Location
- Engine Lane Shafton South Yorkshire, S72 8RE England

Information
- Type: Academy
- Motto: "Students first"
- Established: 2011
- Local authority: Barnsley
- Trust: Outwood Grange
- Department for Education URN: 139211 Tables
- Ofsted: Reports
- Principal: Alison McQueen
- Gender: Mixed
- Age: 11 to 16
- Enrolment: 1,321 as of January 2020^{[update]}
- Capacity: 1,500
- Website: shafton.outwood.com

= Outwood Academy Shafton =

Academy in South Yorkshire, England

Outwood Academy Shafton (formerly Shafton Advanced Learning Centre) is a comprehensive secondary school with academy status, located in Shafton, near Barnsley, South Yorkshire, England. It is a mixed school for both girls and boys, ages 11–16, with over 1,000 pupils on roll.

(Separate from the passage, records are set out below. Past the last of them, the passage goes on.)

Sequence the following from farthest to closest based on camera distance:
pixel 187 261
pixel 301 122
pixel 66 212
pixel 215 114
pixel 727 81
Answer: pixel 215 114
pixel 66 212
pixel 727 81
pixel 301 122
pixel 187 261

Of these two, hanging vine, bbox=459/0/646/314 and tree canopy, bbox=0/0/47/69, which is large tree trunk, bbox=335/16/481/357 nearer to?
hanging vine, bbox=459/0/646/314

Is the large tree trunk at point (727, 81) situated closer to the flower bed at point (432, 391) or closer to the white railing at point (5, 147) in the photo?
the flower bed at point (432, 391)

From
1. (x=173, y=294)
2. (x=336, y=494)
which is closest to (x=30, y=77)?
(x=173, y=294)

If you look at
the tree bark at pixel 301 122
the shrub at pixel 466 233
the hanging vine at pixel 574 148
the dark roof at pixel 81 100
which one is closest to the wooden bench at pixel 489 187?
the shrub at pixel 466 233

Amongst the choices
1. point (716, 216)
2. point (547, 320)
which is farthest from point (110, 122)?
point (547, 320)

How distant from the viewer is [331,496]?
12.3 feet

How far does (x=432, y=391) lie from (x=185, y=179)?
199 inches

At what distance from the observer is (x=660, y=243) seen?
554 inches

The school is operated by Outwood Grange Academies Trust, and the current principal is Alison Bumford (Mcqueen).

==History==
Shafton Advanced Learning Centre was established in 2011 following the merger of Priory School and Sports College and Willowgarth High School. It was a community school administered by Barnsley Metropolitan Borough Council. Initially based over both former school sites, the school relocated to a new campus in 2012.

In March 2015, Shafton Advanced Learning Centre converted to academy status and was renamed Outwood Academy Shafton. The school is now sponsored by Outwood Grange Academies Trust, but continues to coordinate with Barnsley Metropolitan Borough Council for admissions.